TO DO —
Gather, from the listing beneath this task, every line holding the string "States".

THE DATA —
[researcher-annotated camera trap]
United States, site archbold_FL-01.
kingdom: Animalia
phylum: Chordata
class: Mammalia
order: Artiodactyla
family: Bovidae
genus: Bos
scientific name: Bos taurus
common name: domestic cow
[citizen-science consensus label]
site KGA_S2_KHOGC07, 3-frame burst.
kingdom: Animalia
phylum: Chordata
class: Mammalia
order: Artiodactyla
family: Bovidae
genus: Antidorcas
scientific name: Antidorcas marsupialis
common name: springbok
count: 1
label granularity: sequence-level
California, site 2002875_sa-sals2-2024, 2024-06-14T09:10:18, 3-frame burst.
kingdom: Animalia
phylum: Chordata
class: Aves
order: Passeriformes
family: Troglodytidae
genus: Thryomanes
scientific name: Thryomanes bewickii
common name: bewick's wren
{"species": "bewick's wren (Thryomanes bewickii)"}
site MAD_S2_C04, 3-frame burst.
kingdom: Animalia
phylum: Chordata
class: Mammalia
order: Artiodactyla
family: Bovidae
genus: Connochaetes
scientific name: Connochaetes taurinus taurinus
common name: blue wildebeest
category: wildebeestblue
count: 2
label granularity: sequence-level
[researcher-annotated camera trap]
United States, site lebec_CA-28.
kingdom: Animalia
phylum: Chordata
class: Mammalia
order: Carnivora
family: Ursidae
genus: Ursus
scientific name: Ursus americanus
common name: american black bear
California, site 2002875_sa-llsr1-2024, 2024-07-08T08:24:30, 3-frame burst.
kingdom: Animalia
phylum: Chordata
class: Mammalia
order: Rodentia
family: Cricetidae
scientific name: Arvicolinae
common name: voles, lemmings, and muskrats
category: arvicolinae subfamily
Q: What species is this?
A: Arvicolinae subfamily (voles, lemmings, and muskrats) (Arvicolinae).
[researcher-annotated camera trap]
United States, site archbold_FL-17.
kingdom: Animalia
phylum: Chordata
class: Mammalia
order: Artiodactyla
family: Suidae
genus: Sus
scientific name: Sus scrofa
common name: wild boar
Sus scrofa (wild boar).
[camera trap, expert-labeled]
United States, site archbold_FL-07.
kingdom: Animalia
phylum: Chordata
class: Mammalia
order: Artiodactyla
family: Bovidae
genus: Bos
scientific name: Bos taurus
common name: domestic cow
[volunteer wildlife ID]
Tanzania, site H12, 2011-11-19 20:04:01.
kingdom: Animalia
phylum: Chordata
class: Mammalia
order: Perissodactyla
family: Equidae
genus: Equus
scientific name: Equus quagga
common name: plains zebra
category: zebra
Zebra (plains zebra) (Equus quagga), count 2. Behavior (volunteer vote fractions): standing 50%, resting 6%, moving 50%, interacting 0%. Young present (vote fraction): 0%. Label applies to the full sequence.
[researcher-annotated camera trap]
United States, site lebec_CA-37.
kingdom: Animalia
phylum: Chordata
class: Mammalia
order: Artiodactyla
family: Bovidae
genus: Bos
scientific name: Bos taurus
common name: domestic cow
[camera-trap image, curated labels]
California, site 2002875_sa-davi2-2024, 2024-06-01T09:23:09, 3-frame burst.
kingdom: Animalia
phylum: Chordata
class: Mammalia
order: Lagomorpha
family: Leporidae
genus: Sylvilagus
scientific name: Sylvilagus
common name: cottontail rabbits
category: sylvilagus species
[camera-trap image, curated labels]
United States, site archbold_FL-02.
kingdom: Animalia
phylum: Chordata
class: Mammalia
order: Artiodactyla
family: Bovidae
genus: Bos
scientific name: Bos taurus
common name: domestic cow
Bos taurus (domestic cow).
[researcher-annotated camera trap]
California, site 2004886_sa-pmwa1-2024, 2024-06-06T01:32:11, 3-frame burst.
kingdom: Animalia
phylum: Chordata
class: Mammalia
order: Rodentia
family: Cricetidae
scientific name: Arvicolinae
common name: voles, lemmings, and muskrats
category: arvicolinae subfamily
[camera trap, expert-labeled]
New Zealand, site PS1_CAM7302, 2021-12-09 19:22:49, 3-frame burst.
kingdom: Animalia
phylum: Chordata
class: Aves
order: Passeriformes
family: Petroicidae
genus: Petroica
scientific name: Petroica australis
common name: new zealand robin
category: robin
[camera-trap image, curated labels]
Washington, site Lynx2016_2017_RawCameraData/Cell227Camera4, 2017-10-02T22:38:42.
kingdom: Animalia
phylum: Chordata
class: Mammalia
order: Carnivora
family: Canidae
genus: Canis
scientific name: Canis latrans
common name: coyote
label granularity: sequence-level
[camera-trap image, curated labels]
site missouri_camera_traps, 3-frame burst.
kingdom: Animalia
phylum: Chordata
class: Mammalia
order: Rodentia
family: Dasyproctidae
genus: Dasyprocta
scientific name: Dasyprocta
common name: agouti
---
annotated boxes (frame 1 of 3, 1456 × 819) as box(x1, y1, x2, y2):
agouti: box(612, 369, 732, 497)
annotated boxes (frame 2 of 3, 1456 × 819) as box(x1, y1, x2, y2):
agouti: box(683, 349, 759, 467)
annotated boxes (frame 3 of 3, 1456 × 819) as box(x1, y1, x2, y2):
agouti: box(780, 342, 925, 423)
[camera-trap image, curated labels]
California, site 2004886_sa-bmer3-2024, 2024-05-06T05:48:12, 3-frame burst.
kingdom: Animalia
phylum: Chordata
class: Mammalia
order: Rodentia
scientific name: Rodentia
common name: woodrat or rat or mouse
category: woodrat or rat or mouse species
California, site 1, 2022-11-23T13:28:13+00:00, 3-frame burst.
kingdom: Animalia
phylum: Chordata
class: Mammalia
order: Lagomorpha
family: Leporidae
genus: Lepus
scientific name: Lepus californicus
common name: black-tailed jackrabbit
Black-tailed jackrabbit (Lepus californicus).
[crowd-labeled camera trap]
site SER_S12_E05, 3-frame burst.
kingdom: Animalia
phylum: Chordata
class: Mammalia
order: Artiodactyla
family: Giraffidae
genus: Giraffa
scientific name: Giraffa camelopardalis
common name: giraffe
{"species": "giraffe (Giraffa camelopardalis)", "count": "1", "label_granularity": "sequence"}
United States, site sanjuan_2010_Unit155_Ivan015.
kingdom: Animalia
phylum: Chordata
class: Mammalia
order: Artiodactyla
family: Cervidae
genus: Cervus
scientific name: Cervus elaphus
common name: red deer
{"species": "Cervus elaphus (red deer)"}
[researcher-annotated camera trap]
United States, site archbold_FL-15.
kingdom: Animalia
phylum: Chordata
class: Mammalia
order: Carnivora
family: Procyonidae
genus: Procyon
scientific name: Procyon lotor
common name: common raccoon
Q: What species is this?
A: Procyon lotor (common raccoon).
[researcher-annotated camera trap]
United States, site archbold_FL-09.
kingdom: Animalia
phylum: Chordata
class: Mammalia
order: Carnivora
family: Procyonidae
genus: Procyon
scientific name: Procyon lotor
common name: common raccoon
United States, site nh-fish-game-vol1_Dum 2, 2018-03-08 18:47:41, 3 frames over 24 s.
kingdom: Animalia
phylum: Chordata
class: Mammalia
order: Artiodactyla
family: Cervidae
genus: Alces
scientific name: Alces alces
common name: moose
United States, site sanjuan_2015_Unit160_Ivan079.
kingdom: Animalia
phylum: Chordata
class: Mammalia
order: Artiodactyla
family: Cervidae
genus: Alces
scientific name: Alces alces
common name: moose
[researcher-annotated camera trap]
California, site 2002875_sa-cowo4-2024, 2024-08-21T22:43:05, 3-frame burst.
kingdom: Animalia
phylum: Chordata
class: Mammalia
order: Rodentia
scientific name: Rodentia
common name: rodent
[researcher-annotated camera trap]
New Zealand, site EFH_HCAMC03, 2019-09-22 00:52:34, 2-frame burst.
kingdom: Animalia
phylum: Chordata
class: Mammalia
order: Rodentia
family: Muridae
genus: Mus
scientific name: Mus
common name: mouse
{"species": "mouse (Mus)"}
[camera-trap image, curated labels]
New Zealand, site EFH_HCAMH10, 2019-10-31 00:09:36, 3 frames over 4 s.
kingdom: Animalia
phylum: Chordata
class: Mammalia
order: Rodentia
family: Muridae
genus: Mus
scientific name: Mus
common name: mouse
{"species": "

EXERCISE SOLUTION —
United States, site archbold_FL-01.
United States, site lebec_CA-28.
United States, site archbold_FL-17.
United States, site archbold_FL-07.
United States, site lebec_CA-37.
United States, site archbold_FL-02.
United States, site sanjuan_2010_Unit155_Ivan015.
United States, site archbold_FL-15.
United States, site archbold_FL-09.
United States, site nh-fish-game-vol1_Dum 2, 2018-03-08 18:47:41, 3 frames over 24 s.
United States, site sanjuan_2015_Unit160_Ivan079.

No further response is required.